> _WRITTEN TASK A_: In the religious education passage, whom is the community school supposed to train?
> _WRITTEN TASK B_: Reproduce the religious education passage from "To conduct Week-Day" to "equivalent of war.".
> _WRITTEN TASK C_: In the religious education passage, why does the community school, rather than each church, provide highly specialized training?
===== DOCUMENT EXTRACT
To make a survey of the community and determine its moral and religious needs.

To help solve all problems of correlation between public schools and the Church schools.

To conduct Week-Day Schools of Religious Education and also, where necessary, to assist each church in having a Daily Vacation Bible School.

To train Christian leaders for the work of teaching and organization. Each church should have its own teacher training classes. The community school is to train teachers of these classes and to provide highly specialized training which is beyond the power of the average church.

To enable the churches coöperatively to undertake, in the community, a program of practical Christianity which will be to the youth of the community the moral equivalent of war.

To enable the churches the better to spiritualize the forces and institutions in the community that make for democracy.

The idea of the Community Schools of Religious Education can be so adapted as to be made available for rural districts. In fact we know of no better method of rehabilitating country life than a comprehensive program of religious education adapted to the needs of rural life.
==========
===== EXCERPTED RECORDS
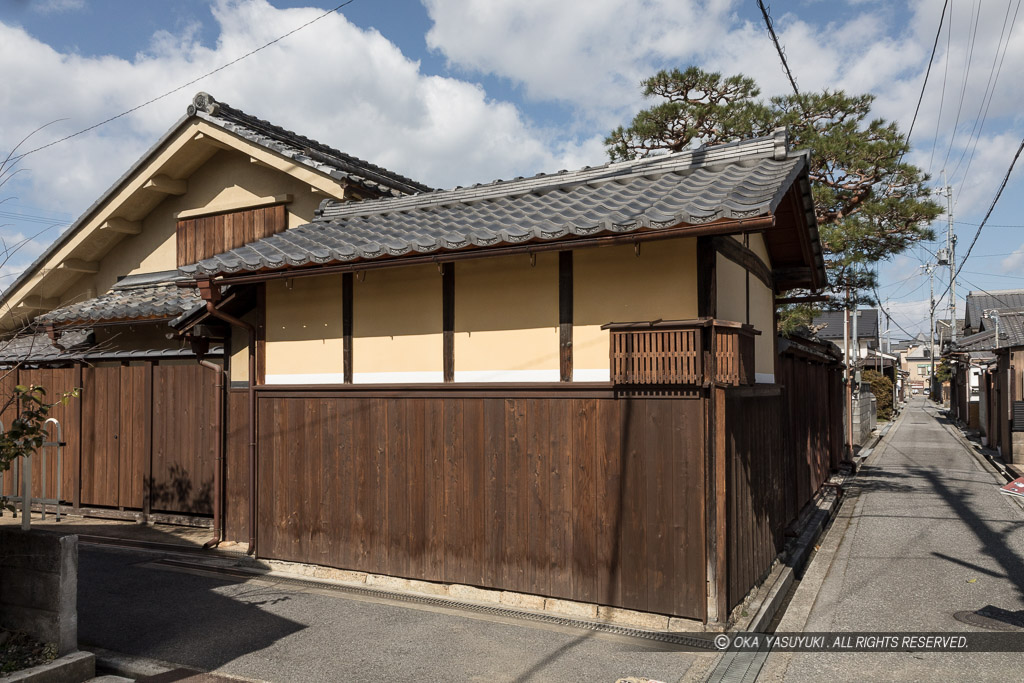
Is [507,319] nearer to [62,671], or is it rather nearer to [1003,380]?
[62,671]

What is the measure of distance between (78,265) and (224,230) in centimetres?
401

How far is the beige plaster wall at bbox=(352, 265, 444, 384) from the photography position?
311 inches

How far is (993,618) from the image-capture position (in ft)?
23.3

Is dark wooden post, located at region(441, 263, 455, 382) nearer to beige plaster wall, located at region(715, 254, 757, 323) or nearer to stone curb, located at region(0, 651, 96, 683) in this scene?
beige plaster wall, located at region(715, 254, 757, 323)

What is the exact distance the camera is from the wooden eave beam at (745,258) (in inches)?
269

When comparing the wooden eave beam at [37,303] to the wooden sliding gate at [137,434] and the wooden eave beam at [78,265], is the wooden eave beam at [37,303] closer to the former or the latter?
the wooden eave beam at [78,265]

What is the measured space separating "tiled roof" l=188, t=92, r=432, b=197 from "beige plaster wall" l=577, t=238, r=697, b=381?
17.1 feet

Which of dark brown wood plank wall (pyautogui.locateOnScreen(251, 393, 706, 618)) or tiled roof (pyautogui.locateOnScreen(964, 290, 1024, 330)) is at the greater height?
tiled roof (pyautogui.locateOnScreen(964, 290, 1024, 330))

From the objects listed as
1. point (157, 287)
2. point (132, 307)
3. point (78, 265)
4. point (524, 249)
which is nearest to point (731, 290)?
point (524, 249)

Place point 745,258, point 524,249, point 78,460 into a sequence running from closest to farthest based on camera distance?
point 524,249 → point 745,258 → point 78,460

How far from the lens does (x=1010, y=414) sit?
63.5 feet

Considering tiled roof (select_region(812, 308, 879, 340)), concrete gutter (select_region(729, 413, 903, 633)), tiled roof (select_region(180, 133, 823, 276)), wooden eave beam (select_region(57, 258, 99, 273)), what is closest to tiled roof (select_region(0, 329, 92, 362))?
wooden eave beam (select_region(57, 258, 99, 273))

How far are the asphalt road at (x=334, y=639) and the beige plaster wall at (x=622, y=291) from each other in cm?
256

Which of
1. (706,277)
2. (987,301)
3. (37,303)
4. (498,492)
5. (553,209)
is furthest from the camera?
(987,301)
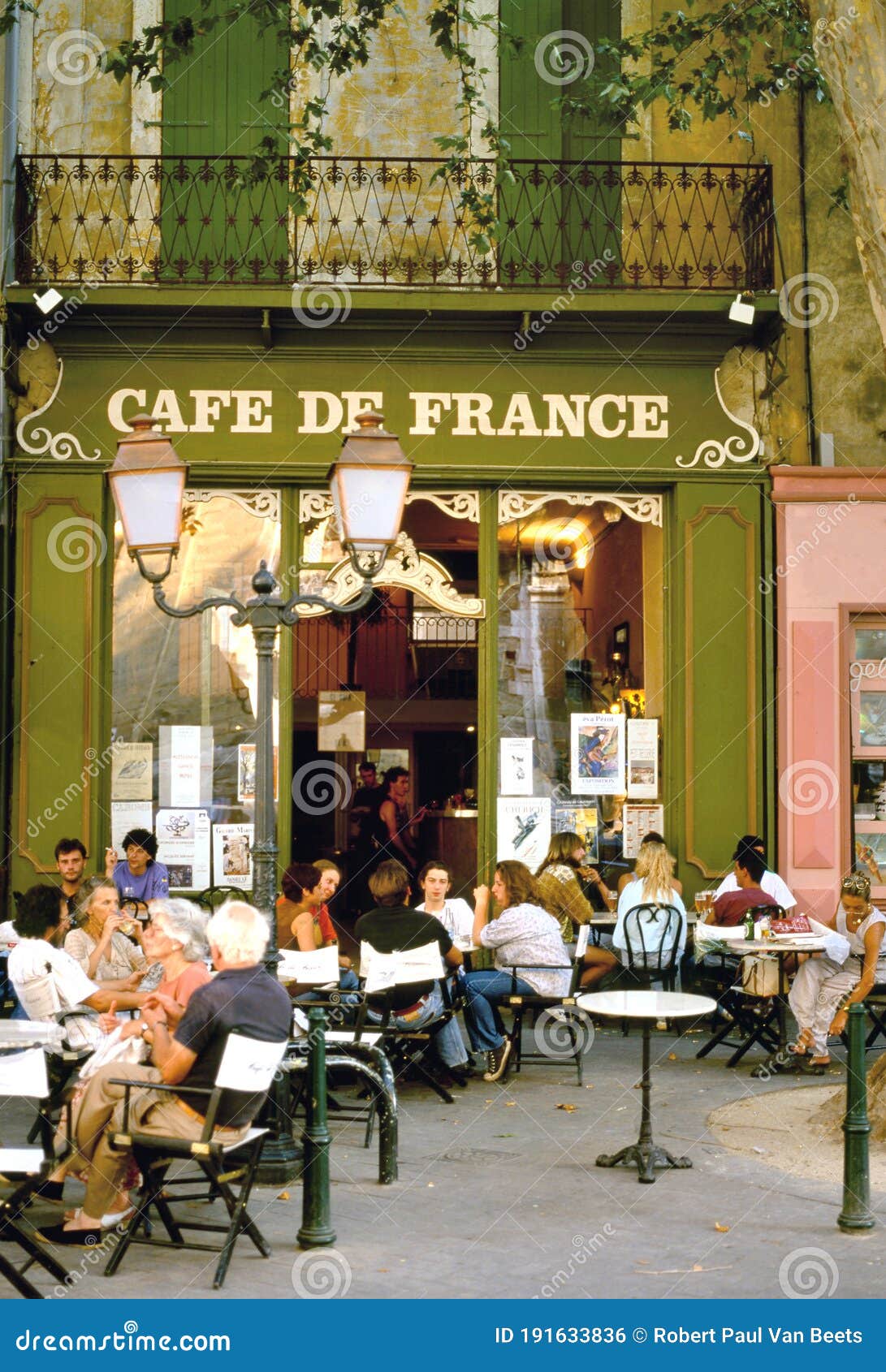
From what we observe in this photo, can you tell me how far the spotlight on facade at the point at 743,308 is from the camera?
41.5 ft

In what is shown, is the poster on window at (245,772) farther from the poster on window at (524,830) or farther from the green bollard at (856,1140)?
the green bollard at (856,1140)

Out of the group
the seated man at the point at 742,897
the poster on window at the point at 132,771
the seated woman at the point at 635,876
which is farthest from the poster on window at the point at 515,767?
the poster on window at the point at 132,771

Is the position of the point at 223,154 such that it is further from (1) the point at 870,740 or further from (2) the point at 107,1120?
(2) the point at 107,1120

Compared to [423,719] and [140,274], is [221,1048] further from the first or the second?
[423,719]

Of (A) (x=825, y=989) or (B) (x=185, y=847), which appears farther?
(B) (x=185, y=847)

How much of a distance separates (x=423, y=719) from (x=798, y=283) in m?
5.92

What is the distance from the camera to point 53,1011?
775 centimetres

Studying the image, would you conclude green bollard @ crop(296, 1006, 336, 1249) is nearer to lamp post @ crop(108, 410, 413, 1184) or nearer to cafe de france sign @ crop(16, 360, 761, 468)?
lamp post @ crop(108, 410, 413, 1184)

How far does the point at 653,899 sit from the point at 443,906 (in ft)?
5.85

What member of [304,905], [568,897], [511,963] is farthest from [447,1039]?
[568,897]

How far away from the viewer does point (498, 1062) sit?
10148 mm

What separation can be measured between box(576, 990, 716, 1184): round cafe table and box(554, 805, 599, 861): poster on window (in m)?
5.04

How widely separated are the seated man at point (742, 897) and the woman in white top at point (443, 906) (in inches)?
67.8

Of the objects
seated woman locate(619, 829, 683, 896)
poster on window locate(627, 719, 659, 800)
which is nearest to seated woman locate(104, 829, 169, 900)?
seated woman locate(619, 829, 683, 896)
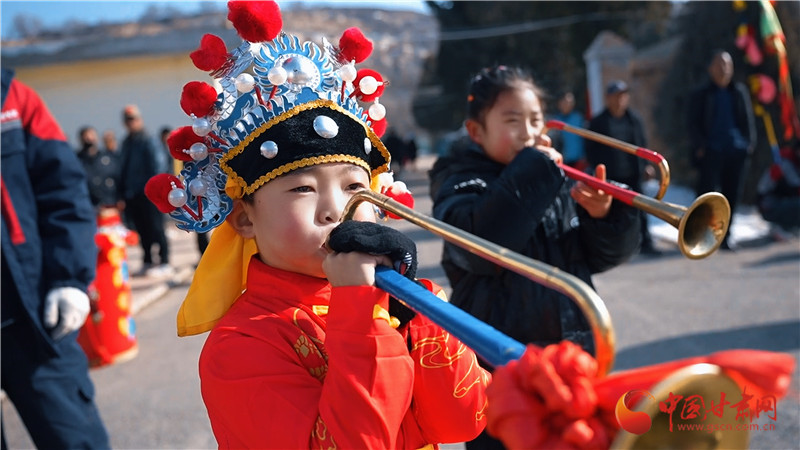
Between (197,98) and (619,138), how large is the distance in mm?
→ 6611

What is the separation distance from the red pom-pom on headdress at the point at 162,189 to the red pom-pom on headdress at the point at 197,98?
0.19 meters

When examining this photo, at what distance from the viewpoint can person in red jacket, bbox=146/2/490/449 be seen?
55.8 inches

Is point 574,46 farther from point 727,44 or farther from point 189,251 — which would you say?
point 189,251

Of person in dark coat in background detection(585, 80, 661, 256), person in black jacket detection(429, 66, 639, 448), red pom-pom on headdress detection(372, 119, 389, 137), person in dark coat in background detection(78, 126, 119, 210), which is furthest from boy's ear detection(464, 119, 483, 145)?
person in dark coat in background detection(78, 126, 119, 210)

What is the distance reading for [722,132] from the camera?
26.9 feet

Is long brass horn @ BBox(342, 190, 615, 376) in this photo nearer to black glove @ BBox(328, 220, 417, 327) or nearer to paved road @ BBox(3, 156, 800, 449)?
black glove @ BBox(328, 220, 417, 327)

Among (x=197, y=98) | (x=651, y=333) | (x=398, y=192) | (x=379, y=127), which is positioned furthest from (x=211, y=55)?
==========
> _TASK SOLUTION A_: The teachers of each church's own teacher training classes.

> _TASK SOLUTION B_:
To conduct Week-Day Schools of Religious Education and also, where necessary, to assist each church in having a Daily Vacation Bible School.

To train Christian leaders for the work of teaching and organization. Each church should have its own teacher training classes. The community school is to train teachers of these classes and to provide highly specialized training which is beyond the power of the average church.

To enable the churches coöperatively to undertake, in the community, a program of practical Christianity which will be to the youth of the community the moral equivalent of war.

> _TASK SOLUTION C_: The passage says this kind of training is beyond the power of the average church. Each church keeps its own teacher training classes, and the community school trains the teachers of those classes and supplies the specialized training.